The heterogeneity analysis presented in this study revealed that the NRA raise affected certain groups differently, hitting the disadvantaged categories harder. Very limited impact of the reform emerged for those employed as executives, in the highest wage tertile, and with better health. In contrast, individuals employed as blue-collar, with poor health and low pay, proved fully constrained by the new pension rules. It is among them that I find the largest drop in pension claiming and the biggest increase in both employment rates and inactivity rates.

These results are in line with previous empirical studies showing that the effect on employment of a rise of the NRA is larger on low-educated workers treated by the reform in Switzerland (Hanel and Riphahn, 2012), in the USA (Mastrobuoni, 2009), and in Estonia (Soosaar et al., 2021). This pattern is also consistent with predictions from standard life cycle models, which show that limited financial possibilities, constituting a credit constraint, imposes stronger bounds on more disadvantaged workers, for whom to postpone claiming without extending working life would not be affordable. The results of this paper add to previous knowledge showing that occupation, wage, and health are all important factors that independently influence the direction and the size of the behavioral response to changed NRA, not only on employment but also on pension claims and, more worryingly, on inactivity.

The fact that workers in low skilled and low paid jobs are those who extend their working life the most despite their poorer health and despite being exposed to more physically demanding jobs, raises worries for the possible risks for their health (e.g., Carrino et al., 2020; Ardito et al., 2020; Ardito and Fleischmann, 2021) and quality of life (Di Gessa et al., 2018). Moreover, the increased inactivity rate is entirely borne by workers in low-paid and low-skilled jobs, for whom such increase exceeds the employment response. This result is novel to the literature and deserves further investigation. Since inactivity means living without any income from work, benefits, and without accumulating contributions, it should be ascertained what the main determinants of this undesired outcome are, whether demand or supply driven. Special attention should be given to protect older workers from the undesired consequences in terms of unequal pension wealth distribution and increased inequality (Morris, 2020) derived from involuntary withdrawals from the labor market.

Conclusions

This paper studies the short-run labor market effects of the 1992 Italian pension reform, which increased the NRA gradually from 60 to 65 for private-sector male employees.

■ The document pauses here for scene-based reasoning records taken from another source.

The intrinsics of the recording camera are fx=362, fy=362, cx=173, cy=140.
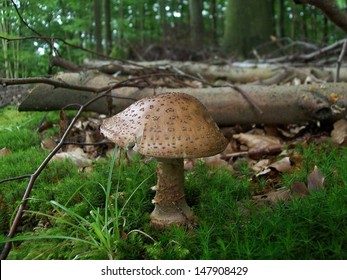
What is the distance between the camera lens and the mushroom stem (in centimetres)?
251

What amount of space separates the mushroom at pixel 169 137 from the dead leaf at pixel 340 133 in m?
1.96

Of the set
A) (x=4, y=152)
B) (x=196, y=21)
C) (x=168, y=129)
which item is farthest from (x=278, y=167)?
(x=196, y=21)

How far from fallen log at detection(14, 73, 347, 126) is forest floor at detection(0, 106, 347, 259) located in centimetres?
29

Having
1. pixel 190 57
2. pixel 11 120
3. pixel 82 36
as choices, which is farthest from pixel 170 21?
pixel 11 120

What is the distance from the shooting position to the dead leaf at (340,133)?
3759 millimetres

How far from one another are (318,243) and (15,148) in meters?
2.85

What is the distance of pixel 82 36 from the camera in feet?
16.9

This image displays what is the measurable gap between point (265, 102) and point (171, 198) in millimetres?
2284

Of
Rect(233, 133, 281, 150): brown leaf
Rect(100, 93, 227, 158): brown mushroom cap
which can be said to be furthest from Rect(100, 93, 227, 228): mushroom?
Rect(233, 133, 281, 150): brown leaf

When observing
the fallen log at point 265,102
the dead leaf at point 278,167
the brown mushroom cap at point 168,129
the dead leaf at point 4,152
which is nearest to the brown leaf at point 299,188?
the dead leaf at point 278,167

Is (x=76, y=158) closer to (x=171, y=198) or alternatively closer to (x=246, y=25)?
(x=171, y=198)

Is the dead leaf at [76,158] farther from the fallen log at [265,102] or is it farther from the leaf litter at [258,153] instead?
the fallen log at [265,102]

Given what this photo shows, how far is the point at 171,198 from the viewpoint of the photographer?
2.56 m

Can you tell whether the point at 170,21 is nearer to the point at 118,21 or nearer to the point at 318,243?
the point at 118,21
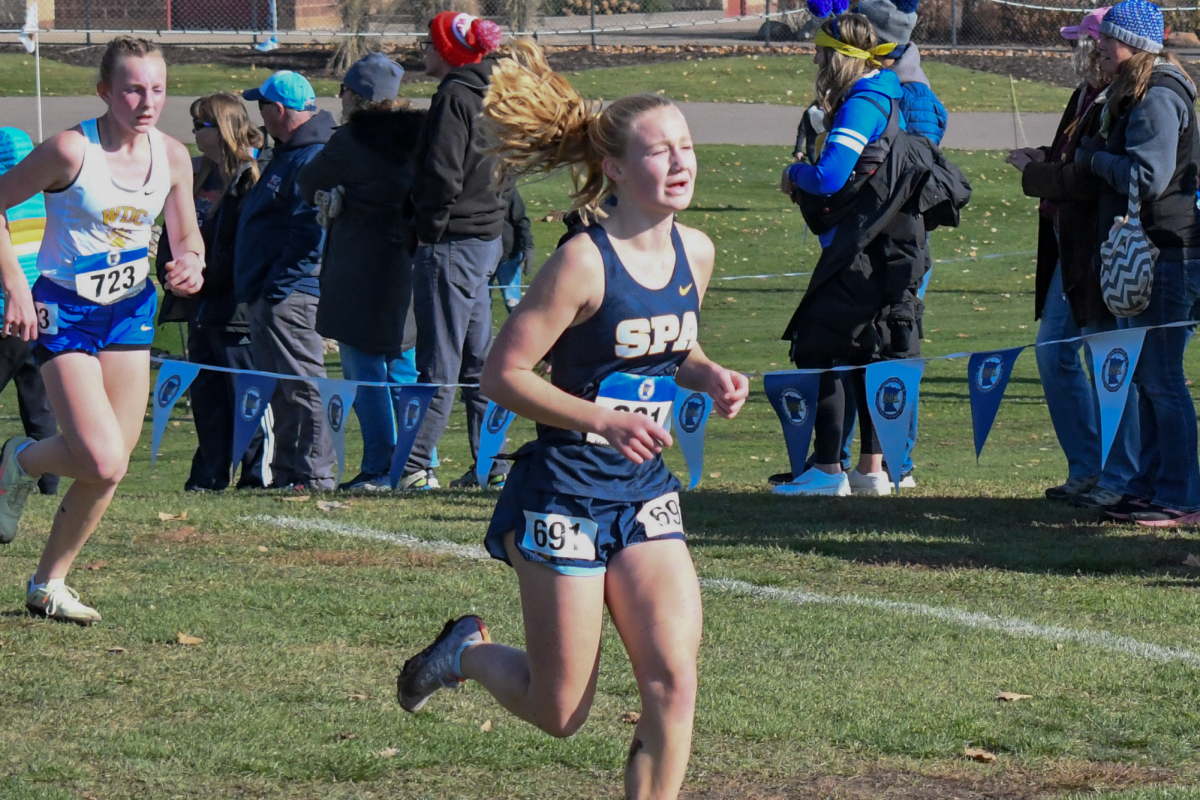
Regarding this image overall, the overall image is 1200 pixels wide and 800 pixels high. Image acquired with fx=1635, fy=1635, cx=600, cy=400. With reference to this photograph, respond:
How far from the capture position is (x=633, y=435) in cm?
362

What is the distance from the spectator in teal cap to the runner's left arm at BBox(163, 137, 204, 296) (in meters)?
2.63

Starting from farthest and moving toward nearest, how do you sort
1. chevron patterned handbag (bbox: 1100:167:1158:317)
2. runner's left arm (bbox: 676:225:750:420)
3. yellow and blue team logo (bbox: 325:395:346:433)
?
yellow and blue team logo (bbox: 325:395:346:433)
chevron patterned handbag (bbox: 1100:167:1158:317)
runner's left arm (bbox: 676:225:750:420)

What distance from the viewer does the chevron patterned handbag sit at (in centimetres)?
729

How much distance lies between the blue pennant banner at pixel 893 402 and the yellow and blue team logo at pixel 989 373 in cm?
→ 31

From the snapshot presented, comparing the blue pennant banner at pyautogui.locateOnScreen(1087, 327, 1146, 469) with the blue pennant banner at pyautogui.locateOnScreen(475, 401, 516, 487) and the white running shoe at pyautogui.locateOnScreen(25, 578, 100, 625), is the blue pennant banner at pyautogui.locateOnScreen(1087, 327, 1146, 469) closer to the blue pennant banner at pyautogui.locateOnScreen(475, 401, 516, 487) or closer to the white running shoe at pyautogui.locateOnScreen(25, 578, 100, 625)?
the blue pennant banner at pyautogui.locateOnScreen(475, 401, 516, 487)

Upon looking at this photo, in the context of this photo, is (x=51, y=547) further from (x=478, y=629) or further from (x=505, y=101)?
(x=505, y=101)

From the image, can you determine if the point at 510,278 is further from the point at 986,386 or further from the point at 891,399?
the point at 986,386

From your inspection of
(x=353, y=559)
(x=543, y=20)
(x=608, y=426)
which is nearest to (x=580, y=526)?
(x=608, y=426)

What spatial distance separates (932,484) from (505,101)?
5863 millimetres

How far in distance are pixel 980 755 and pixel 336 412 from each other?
5405mm

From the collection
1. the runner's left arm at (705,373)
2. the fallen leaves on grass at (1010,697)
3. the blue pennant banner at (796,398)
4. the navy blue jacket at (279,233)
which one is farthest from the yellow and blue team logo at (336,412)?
the runner's left arm at (705,373)

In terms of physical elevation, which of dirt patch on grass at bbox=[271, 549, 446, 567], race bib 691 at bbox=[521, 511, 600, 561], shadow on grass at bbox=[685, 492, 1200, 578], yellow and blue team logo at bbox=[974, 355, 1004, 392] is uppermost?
race bib 691 at bbox=[521, 511, 600, 561]

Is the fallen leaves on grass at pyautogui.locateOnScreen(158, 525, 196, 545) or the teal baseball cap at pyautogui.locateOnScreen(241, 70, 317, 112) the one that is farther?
the teal baseball cap at pyautogui.locateOnScreen(241, 70, 317, 112)

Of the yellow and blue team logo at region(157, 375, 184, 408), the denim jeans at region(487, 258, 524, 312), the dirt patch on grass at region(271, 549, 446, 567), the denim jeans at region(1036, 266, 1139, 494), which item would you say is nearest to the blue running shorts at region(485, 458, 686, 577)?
the dirt patch on grass at region(271, 549, 446, 567)
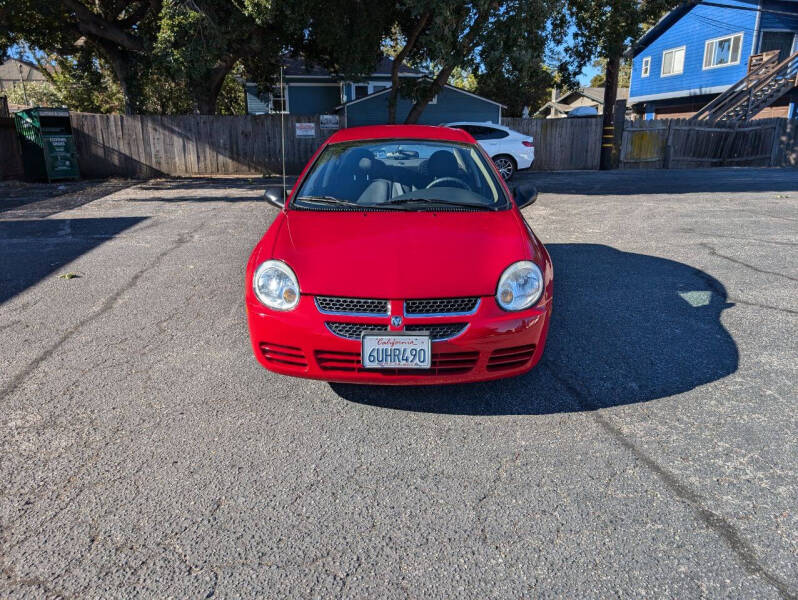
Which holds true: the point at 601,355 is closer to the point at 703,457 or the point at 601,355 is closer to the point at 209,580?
the point at 703,457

The analysis is based on longitudinal social security data, and it adopts a DD method that exploits the exogenous discontinuities in pensionable age between cohorts. Results show that the reform succeeded in reducing pension claiming, although employment increased less than proportionally and inactivity and the demand for alternative welfare benefits also rose substantially.

I find that the impact of raising the NRA varies for workers with different socio-economic backgrounds. The more disadvantaged the worker, the stronger was the effect of the reform. Workers employed in manual jobs, with poorer health and lower wages showed the largest drop in pension claims and the highest employment growth. However, these workers were also more likely to become inactive, without any income from work or from social security.

Since increasing NRA beyond the age of 65 is becoming standard in most European countries, policymakers should be aware that these interventions hit the most vulnerable hardest, who consequently need to receive support to adapt to the challenges posed by pension reforms and to successfully extend working life.